Since Delaware only has three counties, and since each of them offer a little different flavor, every effort should be made to visit each of them. The capital city of Dover is not to be missed, nor is Wilmington. The beaches in the southernmost county are another of Delaware’s key places to visit, and the historical landmarks and the parks in the state would perfectly round out the trip. If one has at least a week to spare for seeing Delaware, the state is not likely to disappoint. And then of course there is the tax-free shopping, which is not a thing to be missed either if one can help it.
In Wilmington:
Eleutherian Mills, is the site of the 1802 works that revolutionized powder manufacturing and became the E.I DuPont industry. The site includes DuPont’s residence, offices and mills.
Fort Christina was the site of the first Swedish military outpost, circa 1638 in the Delaware Valley, which became the center of the first Swedish settlement in North America and its trading and commercial center. It fell into disrepair after the English conquest in 1664 and except for a few rocks jutting into the river, which served as a landing site, the last vestiges of the fort have disappeared.

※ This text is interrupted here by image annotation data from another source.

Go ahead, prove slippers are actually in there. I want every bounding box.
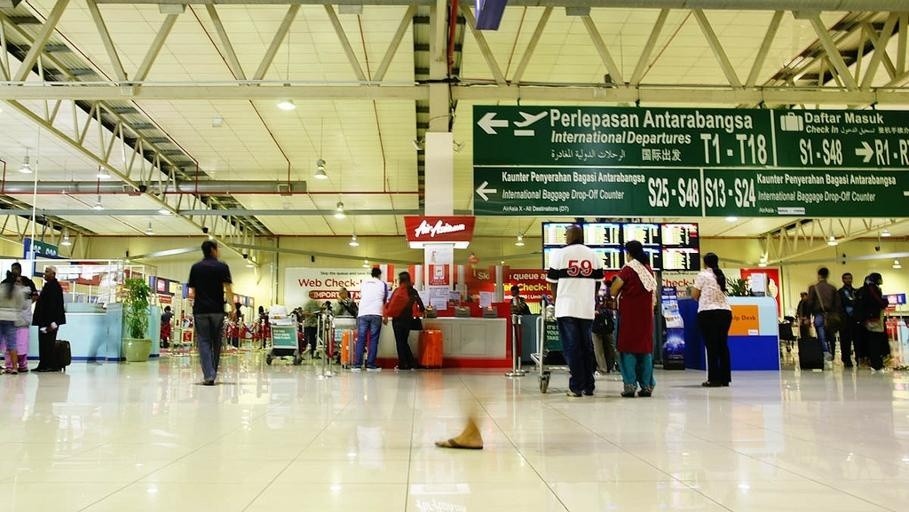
[435,440,483,449]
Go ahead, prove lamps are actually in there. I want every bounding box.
[334,165,345,220]
[313,117,326,179]
[61,226,71,246]
[94,164,104,209]
[277,31,294,110]
[892,238,902,268]
[20,146,33,174]
[363,235,370,268]
[881,216,890,237]
[515,216,525,246]
[145,213,153,235]
[349,206,360,246]
[827,217,838,245]
[758,236,767,267]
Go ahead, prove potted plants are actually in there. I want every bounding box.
[122,277,154,361]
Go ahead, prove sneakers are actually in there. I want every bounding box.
[704,381,729,387]
[621,391,635,397]
[203,380,214,385]
[638,391,651,397]
[366,368,382,372]
[567,390,581,397]
[350,366,360,371]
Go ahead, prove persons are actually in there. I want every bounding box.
[160,306,196,351]
[30,265,66,372]
[257,306,268,349]
[292,288,358,359]
[540,223,657,397]
[0,262,38,373]
[511,286,530,314]
[231,302,243,347]
[691,252,731,387]
[795,268,891,374]
[386,272,427,370]
[351,267,387,372]
[188,240,237,385]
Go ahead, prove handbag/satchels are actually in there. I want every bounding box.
[824,314,842,337]
[410,317,423,331]
[866,318,884,332]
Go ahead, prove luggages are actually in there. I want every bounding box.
[341,330,355,369]
[799,323,818,370]
[418,329,442,369]
[55,339,71,372]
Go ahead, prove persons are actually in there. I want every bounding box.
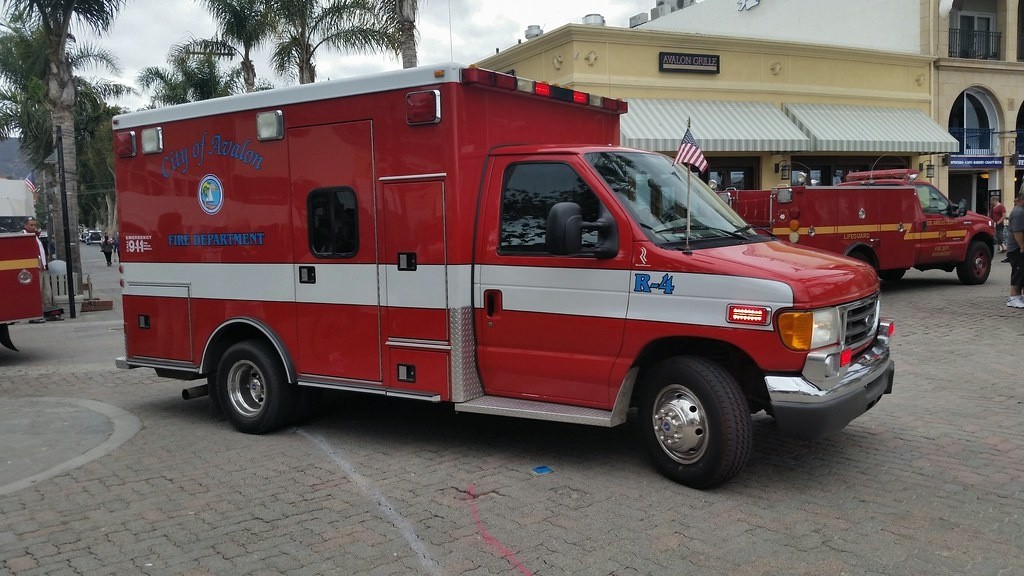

From 1793 to 1812, Lombardy Hall served as the home of Gunning Bedford, Jr., a delegate from Delaware to the Continental Congress and the Annapolis Convention, and a signer of the U.S. Constitution in 1787.
Holy Trinity (Old Swedes) Church is the oldest surviving building of a Delaware Valley Swedish congregation. The church is built on the site of the Fort Christina settlement’s first burial ground and was constructed after the fall of New Sweden, but services were held in Swedish even into the eighteenth century. It has housed an Episcopal parish since 1791.
In New Castle:
New Castle was founded by Peter Stuyvesant in 1651 as the seat of the New Netherlands government, and served as the colonial capital of Delaware until 1766. The Historic District offers a broad range of architectural styles to view, which remained essentially unchanged from the 17th, 18th and 19th centuries.
New Castle Courthouse was the place that the Assembly of the Three Lower Counties (Delaware) met from 1704 until May 1777. The first State legislature under the newly framed state constitution met here on October 28, 1776.